European Association for Animal Production
- Formation: 8 November 1949
- Type: INGO
- Purpose: improvement of animal husbandry
- Headquarters: Via G. Tomassetti 3, A/1
- Location: Rome, Italy;
- President: Matthias Gauly
- Secretary General: Andrea Rosati
- Main organ: council
- Website: www.eaap.org

= European Federation of Animal Science =

European non-governmental organisation

The European Federation for Animal Science or EAAP (Fédération Européenne de Zootechnie; Europäische Vereinigung für Tierproduktion; Federazione Europea di Zootecnia [sic]) is an international non-governmental organisation which aims to improve the farming of domestic animals. Membership is open to scientists, animal breeders and administrators. The association was founded in Paris in 1949, and has its headquarters in Rome, Italy. It was formerly known as the European Association for Animal Production.
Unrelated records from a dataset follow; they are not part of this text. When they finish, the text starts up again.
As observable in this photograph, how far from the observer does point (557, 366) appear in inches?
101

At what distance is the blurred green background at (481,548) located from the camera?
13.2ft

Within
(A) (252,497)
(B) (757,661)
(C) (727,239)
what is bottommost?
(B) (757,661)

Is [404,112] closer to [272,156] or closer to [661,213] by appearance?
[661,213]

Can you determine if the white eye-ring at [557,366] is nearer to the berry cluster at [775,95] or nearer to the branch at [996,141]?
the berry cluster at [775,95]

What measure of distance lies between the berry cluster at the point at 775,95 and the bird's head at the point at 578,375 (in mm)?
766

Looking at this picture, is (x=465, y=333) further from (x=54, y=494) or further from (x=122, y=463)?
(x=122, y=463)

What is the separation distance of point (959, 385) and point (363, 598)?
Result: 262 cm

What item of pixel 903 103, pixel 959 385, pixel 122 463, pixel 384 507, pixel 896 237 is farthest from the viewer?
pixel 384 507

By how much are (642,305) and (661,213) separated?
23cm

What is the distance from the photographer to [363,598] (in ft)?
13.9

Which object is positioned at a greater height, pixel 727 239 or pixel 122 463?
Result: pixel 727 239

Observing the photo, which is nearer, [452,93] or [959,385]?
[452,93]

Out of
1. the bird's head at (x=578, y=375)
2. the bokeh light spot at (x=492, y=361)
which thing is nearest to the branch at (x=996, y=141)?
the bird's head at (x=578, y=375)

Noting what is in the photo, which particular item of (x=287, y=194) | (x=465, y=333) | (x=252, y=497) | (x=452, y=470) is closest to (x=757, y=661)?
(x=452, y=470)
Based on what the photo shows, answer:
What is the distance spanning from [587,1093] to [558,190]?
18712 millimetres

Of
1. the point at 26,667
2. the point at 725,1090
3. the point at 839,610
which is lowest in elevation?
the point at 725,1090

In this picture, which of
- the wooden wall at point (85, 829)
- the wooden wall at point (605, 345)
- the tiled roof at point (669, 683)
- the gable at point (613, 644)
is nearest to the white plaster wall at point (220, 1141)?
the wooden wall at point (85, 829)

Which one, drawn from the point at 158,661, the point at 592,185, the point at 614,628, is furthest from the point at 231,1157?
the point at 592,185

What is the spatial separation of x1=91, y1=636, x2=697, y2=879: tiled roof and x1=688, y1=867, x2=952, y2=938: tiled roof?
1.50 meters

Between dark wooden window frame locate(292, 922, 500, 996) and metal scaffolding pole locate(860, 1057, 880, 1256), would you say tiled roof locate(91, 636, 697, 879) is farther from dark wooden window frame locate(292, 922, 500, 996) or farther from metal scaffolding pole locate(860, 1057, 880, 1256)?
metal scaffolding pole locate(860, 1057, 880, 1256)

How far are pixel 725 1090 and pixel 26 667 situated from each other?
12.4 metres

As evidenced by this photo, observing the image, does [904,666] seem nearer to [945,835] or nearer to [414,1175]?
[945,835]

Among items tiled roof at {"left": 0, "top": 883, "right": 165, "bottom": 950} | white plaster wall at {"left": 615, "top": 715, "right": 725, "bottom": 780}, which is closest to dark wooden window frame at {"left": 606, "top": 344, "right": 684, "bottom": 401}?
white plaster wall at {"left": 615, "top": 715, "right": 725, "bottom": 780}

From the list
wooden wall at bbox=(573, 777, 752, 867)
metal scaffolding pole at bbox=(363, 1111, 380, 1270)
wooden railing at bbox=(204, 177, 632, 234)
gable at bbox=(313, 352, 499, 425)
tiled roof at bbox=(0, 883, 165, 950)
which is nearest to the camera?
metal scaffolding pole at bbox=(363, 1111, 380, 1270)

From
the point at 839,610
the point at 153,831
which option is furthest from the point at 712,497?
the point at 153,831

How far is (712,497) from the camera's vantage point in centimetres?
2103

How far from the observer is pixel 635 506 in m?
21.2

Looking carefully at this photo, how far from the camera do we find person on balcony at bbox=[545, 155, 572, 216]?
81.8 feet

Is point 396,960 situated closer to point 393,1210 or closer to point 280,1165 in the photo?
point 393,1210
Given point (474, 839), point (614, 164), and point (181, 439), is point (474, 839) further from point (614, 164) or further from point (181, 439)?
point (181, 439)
Together with the British Society of Animal Science and the Institut national de la recherche agronomique, it issues the academic journal Animal, published by the Cambridge University Press.

== History and purpose ==

The association was founded in Paris during the fifth International Congress on Animal Production. The inaugural meeting was held on 8 November 1949. Although the association was intended to be European in scope, the founding member countries were Austria, Belgium, Denmark, France, Germany, Iran, Italy, Morocco, the Netherlands, Spain, Switzerland and Tunisia, and thus included parts of both Africa and Asia.

In 2023 the association had thirty-six member countries, made up of thirty-one European nations plus Israel, Lebanon, Tunisia, Ukraine and Uzbekistan.